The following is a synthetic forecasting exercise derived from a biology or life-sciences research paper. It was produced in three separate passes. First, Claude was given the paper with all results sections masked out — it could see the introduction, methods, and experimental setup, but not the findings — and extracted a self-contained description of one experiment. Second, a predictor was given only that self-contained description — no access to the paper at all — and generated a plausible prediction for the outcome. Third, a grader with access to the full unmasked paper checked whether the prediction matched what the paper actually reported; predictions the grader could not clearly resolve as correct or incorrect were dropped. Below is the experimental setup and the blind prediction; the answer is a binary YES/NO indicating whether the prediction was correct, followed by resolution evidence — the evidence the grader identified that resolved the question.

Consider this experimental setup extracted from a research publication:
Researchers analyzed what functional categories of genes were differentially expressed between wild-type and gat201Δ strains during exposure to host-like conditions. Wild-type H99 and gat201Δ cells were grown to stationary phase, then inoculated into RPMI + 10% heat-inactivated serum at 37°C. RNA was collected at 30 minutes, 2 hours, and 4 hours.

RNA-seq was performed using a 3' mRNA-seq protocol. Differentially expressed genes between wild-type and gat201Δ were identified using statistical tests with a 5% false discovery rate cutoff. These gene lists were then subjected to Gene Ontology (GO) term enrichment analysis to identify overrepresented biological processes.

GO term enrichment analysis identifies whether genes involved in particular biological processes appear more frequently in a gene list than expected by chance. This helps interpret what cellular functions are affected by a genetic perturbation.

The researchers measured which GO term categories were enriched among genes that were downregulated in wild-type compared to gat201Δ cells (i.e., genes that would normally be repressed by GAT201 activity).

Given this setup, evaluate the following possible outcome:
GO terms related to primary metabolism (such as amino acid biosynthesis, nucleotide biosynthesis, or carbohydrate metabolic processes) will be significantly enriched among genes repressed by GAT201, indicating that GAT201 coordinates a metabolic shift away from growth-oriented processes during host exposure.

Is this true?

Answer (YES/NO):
•••
EXERCISE DIRECTIONS ▸ Extract the listing in its entirety and repeat it exactly.

ANSWER SECTION ▸
The following is a synthetic forecasting exercise derived from a biology or life-sciences research paper. It was produced in three separate passes. First, Claude was given the paper with all results sections masked out — it could see the introduction, methods, and experimental setup, but not the findings — and extracted a self-contained description of one experiment. Second, a predictor was given only that self-contained description — no access to the paper at all — and generated a plausible prediction for the outcome. Third, a grader with access to the full unmasked paper checked whether the prediction matched what the paper actually reported; predictions the grader could not clearly resolve as correct or incorrect were dropped. Below is the experimental setup and the blind prediction; the answer is a binary YES/NO indicating whether the prediction was correct, followed by resolution evidence — the evidence the grader identified that resolved the question.

Consider this experimental setup extracted from a research publication:
Researchers analyzed what functional categories of genes were differentially expressed between wild-type and gat201Δ strains during exposure to host-like conditions. Wild-type H99 and gat201Δ cells were grown to stationary phase, then inoculated into RPMI + 10% heat-inactivated serum at 37°C. RNA was collected at 30 minutes, 2 hours, and 4 hours.

RNA-seq was performed using a 3' mRNA-seq protocol. Differentially expressed genes between wild-type and gat201Δ were identified using statistical tests with a 5% false discovery rate cutoff. These gene lists were then subjected to Gene Ontology (GO) term enrichment analysis to identify overrepresented biological processes.

GO term enrichment analysis identifies whether genes involved in particular biological processes appear more frequently in a gene list than expected by chance. This helps interpret what cellular functions are affected by a genetic perturbation.

The researchers measured which GO term categories were enriched among genes that were downregulated in wild-type compared to gat201Δ cells (i.e., genes that would normally be repressed by GAT201 activity).

Given this setup, evaluate the following possible outcome:
GO terms related to primary metabolism (such as amino acid biosynthesis, nucleotide biosynthesis, or carbohydrate metabolic processes) will be significantly enriched among genes repressed by GAT201, indicating that GAT201 coordinates a metabolic shift away from growth-oriented processes during host exposure.

Is this true?

Answer (YES/NO):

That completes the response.